The outsider icon John Lennon, Paul McCartney and Bob Dylan once hailed as “the greatest ever”

It was the summer of 1968, and the hot air was turning sour.

Valeria Solanas had just attempted to assassinate Andy Warhol, and three days later, Sirhan Sirhan had shot Robert F Kennedy. The following day, on June 6th, The Beatles appeared on the radio amid an eerie atmosphere that seemed to imply that the era of peace and love had gone awry.

Nevertheless, they spoke to Kenny Everett with marked enthusiasm. They had been looking for something new, the times had decreed as much, and they found something old instead. Well, old and new simultaneously, you see, Tiny Tim is a complex breed. His antiquated style was covered in a veil of vaudeville dust, and it certainly didn’t seem destined to be a hit. It certainly hadn’t been for the first 18 years of his career.

However, in an odd stroke of serendipity, in 1968, he provided something so fresh, albeit paradoxically from 1929, that he crept towards 17th in the charts. Crept is the pertinent word, too. You’d rather accidentally knock Mike Tyson’s spliff out of his hand than hear Tiny Tim’s classic ‘Tiptoe Through the Tulips’ in the dead of night.

Yet something about that dated eerieness and his reappraisal of the past made him a cult sensation. Bob Dylan had already hailed him from years back when he was just a gangly figure haunting the basement bars of Greenwich Village with his banjo back in the day, but he was a new entity, in every which way, when John Lennon proclaimed, “Tiny Tim… he’s the greatest ever, man!”

To stunned silence, he reassured Everett that he wasn’t joking, by adding, “[he’s] the greatest fella on earth.” Clearly, Life Magazine writer Al Aronowitz was listening, because eight days later he published a piece proclaiming that God Bless Tiny Tim, the six-foot performer’s debut album, was “one of the most dazzling albums of programmed entertainment since… Sgt. Pepper’s Lonely Hearts Club Band.” 

Tiny Tim - Tiptoe Through the Tulips - 1968
The artwork for Tiny Tim’s unlikely charting debut album. (Credits: Album Cover)
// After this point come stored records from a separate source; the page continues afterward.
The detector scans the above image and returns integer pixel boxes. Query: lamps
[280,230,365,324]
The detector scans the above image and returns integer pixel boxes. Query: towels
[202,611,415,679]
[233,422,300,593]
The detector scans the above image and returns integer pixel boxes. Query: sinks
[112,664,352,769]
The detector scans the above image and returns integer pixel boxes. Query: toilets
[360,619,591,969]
In truth, the dated language of “programmed entertainment” proved perfectly fitting. He was a living heirloom from weird old America, just as weird new America was stepping one toke over the line. As Dylan put it, “Tiny Tim was a character who played around Greenwich Village in the fifties and sixties. And a lot of people think that he was a joke. But no one knew more about old music than Tiny Tim did. He studied it and he lived it. He knew all the songs that only existed as sheet music. When he passed away, we lost a national treasure.”

Paul McCartney made the same point when he furthered Lennon’s pronouncement on Everett’s show. “It’s a funny joke at first, but it’s not really. It’s real and it’s true,” Macca added. And it was true, Tiny Tim was deadly serious, desperately trying to honour the arts that he adored through a new incarnation that somehow blended into the hubbub of the ‘60s.
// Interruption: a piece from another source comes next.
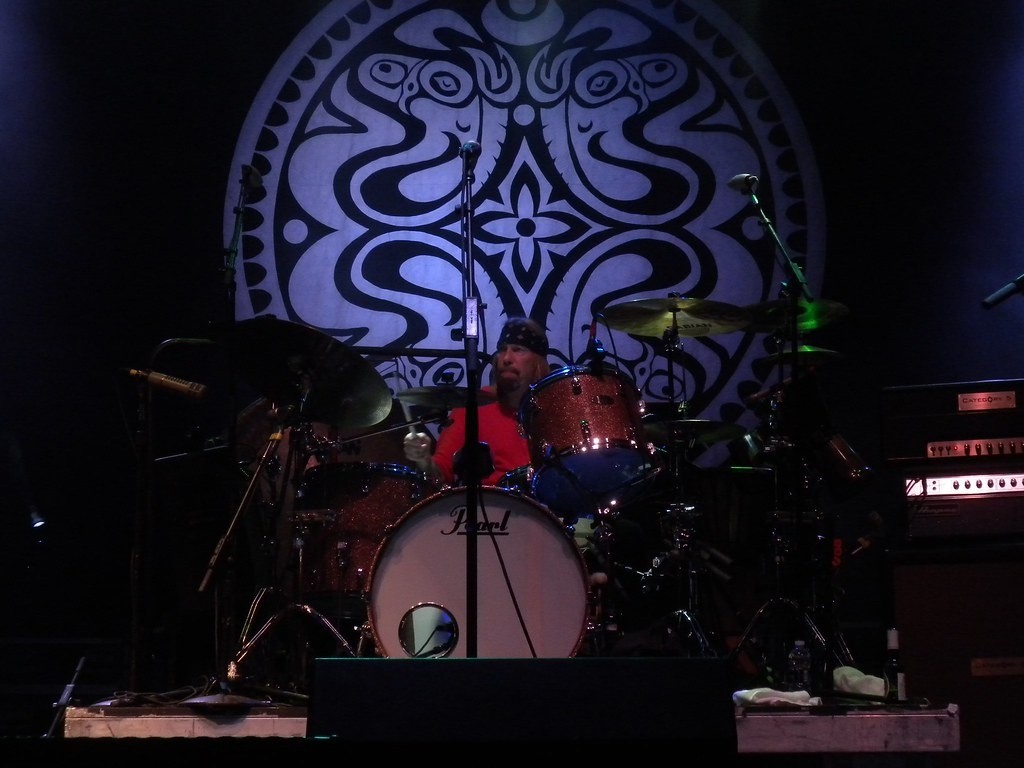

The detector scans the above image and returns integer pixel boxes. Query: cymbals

This outlook still makes him beloved among fellow artists. When I recently spoke to the Lemon Twigs, they explained, “I think the way he presents those great 1920s songs just really appealed to me and Michael,” Brain D’Addario said. “The Richard Perry arrangements are really integral, the fact that it’s through kind of a ‘60s lens, at least with his first couple of records is initially what grabbed me.”

“Then his voice is just… he’s got one of the most unique voices ever,” he continued. “And he’s very sincere about it, obviously. I mean, people kind of think he’s funny, or they used to at least, but I think now when you hear his record, you hear a man possessed by great songs, and who resurrected all these great songs from before his time.”
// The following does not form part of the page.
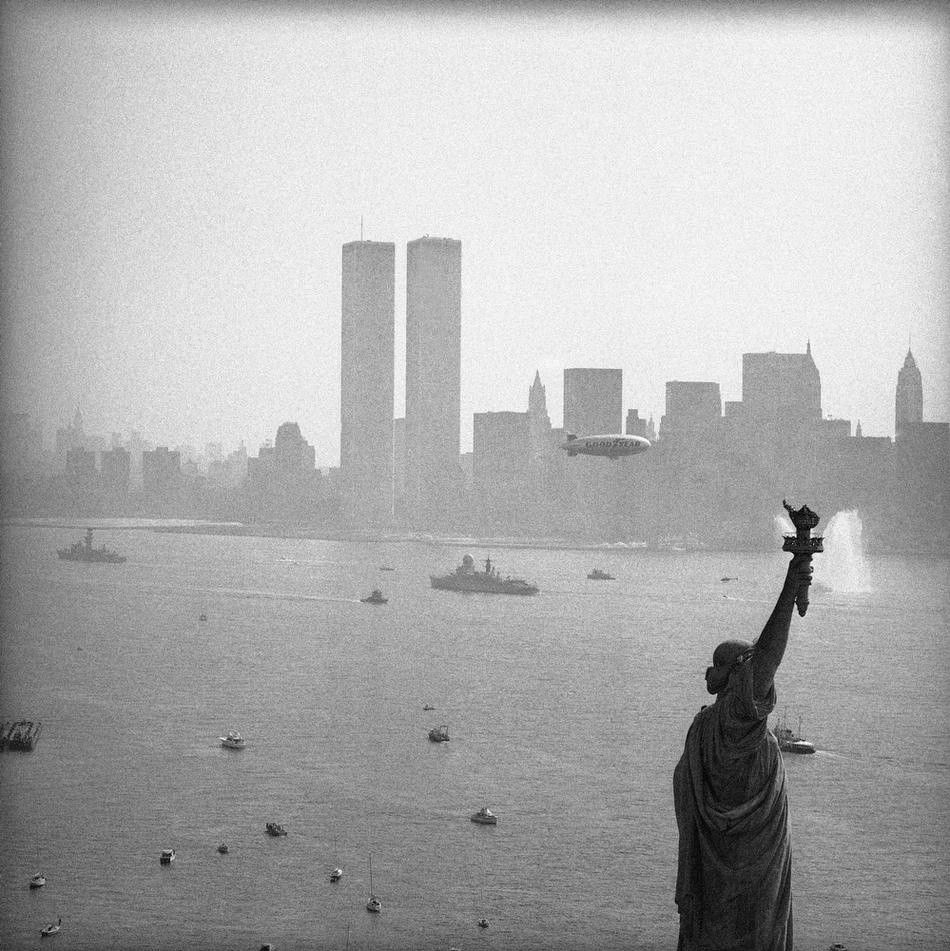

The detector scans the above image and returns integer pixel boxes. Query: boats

That uniqueness, sincerity, semi-seriousness in times of increasing despair and dwinndling hope, and knack for revitalising the past when the present seemed to be losing sight of it, all combined to make him a hero not just to The Beatles and the greatest songwriting duo of all time, whose final works were evidently influenced by his uncanny, traditional structures, but to millions… for about five minutes.

Sadly, his time in the mainstream would be fleeting. To paraphrase Hunter S Thompson, he was simply too weird to be a major success, but too unique to be ignored – a prototype of his own making.

So, he had his moment in the sun, but then some of his stranger quirks precluded subsequent success. He’d frequently have imaginary dinner parties backstage before shows, freaking out promoters as they came to tell him he was on in five only to find him decanting nonexistent tea into the imaginary cup of a vaudeville star who had died 50 years ago.

He also developed an unhealthy penchant for pizza, and tragically, in 1999, he died on stage after suffering a ukulele-strumming heart attack. By that point, he was all but forgotten, almost fittingly so given his own musical tastes. But for a brief moment under the hot June sun as the Summer of Love was turning bittersweet, the most famous man in history crowned him the greatest fella that there ever was.